> [Brano di partenza]:
..........
Prospettive assistenziali, n. 62, aprile - giugno 1983
Specchio nero
L'ANFFAS DI MILANO NEMICA DEGLI
HANDICAPPATI
Torino, 4 agosto 1982. I giornali
escono con titoli cubitali: un handicappato, Z.
Cesarino (si sa gli handicappati sono degli eterni bambini) ha ucciso il giorno
prima la zia che lo aveva affiliato.
È un ragazzo gravissimo e
pericolosissimo. Il giudice chiede al Cottolengo di
ricoverarlo, ma dopo pochi giorni viene dimesso: le
suore non ce la fanno a tenerlo.
Il ragazzo viene
poi accolto in una comunità alloggio della Provincia di Torino, ma la notizia
non viene pubblicata. È ovvio che i servizi pubblici
non devono mai funzionare.
Il 24 agosto, quando ci sarebbe
stato il tempo per riflettere sul problema e per verificare le informazioni dei
giornali, il Centro studi e pubbliche relazioni dell'ANFFAS di Milano pubblica
nella rubrica del Corriere della Sera, che da tempo
cura in esclusiva, una notizia del tutto infondata: « ... Ma c'è un altro tipo di istituzione sotto accusa: il manicomio
criminale, dove finisce l'individuo, infermo di mente, ritenuto socialmente
pericoloso perché ha commesso un reato. È la conferma di una scelta sbagliata:
si preferisce punire e isolare dopo, piuttosto che intervenire prima curando ed
assistendo il deviante, il malato di mente o
l'insufficiente mentale grave violento. È il caso di Cesarino, handicappato
mentale di 16 anni, accusato di aver soffocato la zia che l'ospitava in un
appartamento di Torino. Ora potrebbe venir rinchiuso in un manicomio criminale.
L'ultima parola per la sua destinazione spetta comunque
al Ministero di grazia e giustizia. La tragedia ha sempre un suo lato
grottesco: Cesarino,
respinto dalla famiglia e dalla società (passò i primi quattro anni di vita al Cottolengo per non guastare i fratelli sani, come
sostengono i genitori), verrà "curato e punito" dopo, insieme a
malfattori di ogni risma. Così la beffa sarà doppia.
Basta leggere i resoconti dei giornali per rendersi conto dello stato di cose:
assenza completa di servizi (anche in una città come Torino), deresponsabilizzazione della famiglia e della
pubblica amministrazione».
Nella stessa
rubrica dell'ANFFAS, Alfredo Robledo, sostituto
procuratore della Repubblica di Monza, senza minimamente curarsi di accertare
come stiano le cose, lancia accuse assurde: Cesare (anzi Cesarino) è un malato
mentale, è un assassino (1).
L'Unione per la lotta contro
l'emarginazione sociale in data 6 settembre 1982 invia la presente lettera alla
redazione della rubrica «Handicap e società»: «L'ANFFAS di Milano non ha certo dato un aiuto a Cesare Zilioli di 16 anni, accusato di aver ucciso la zia che
l'aveva affiliato.
..........
> [Righe estratte]:
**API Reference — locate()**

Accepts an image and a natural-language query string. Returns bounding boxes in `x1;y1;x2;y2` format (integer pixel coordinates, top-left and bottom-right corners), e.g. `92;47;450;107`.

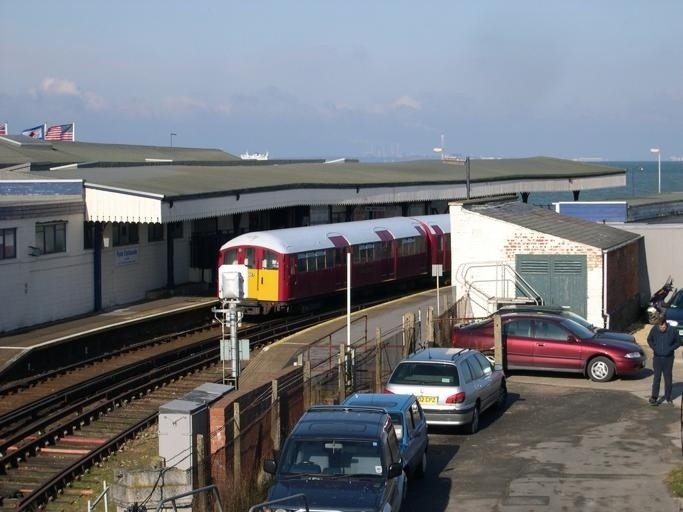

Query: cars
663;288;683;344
..........
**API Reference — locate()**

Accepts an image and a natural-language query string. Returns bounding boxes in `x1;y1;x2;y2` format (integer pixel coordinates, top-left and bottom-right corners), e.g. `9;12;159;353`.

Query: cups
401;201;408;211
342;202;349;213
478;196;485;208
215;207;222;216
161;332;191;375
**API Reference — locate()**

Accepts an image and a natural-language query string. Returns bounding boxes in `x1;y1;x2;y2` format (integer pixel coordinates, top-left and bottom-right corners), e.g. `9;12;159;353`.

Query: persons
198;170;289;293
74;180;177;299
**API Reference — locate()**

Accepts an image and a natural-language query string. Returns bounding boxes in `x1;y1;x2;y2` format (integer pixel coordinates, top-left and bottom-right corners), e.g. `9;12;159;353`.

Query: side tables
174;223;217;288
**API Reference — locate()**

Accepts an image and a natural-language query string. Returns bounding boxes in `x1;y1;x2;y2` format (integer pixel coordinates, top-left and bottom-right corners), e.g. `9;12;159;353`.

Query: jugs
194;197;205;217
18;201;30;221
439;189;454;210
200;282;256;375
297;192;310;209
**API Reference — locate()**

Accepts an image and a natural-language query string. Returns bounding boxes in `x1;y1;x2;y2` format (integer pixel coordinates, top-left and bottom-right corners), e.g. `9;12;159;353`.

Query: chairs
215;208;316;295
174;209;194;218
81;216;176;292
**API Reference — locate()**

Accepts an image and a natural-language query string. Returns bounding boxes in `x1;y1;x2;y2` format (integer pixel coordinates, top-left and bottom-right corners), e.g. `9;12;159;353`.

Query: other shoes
..........
> [Cosa fare]: Riscrivi tutto ciò che va da "L'Unione per la" giù fino a "l'aveva affiliato." nell'articolo sull'ANFFAS di Milano, cambiando "redazione" con "segreteria".

> [Risultato]:
L'Unione per la lotta contro
l'emarginazione sociale in data 6 settembre 1982 invia la presente lettera alla
segreteria della rubrica «Handicap e società»: «L'ANFFAS di Milano non ha certo dato un aiuto a Cesare Zilioli di 16 anni, accusato di aver ucciso la zia che
l'aveva affiliato.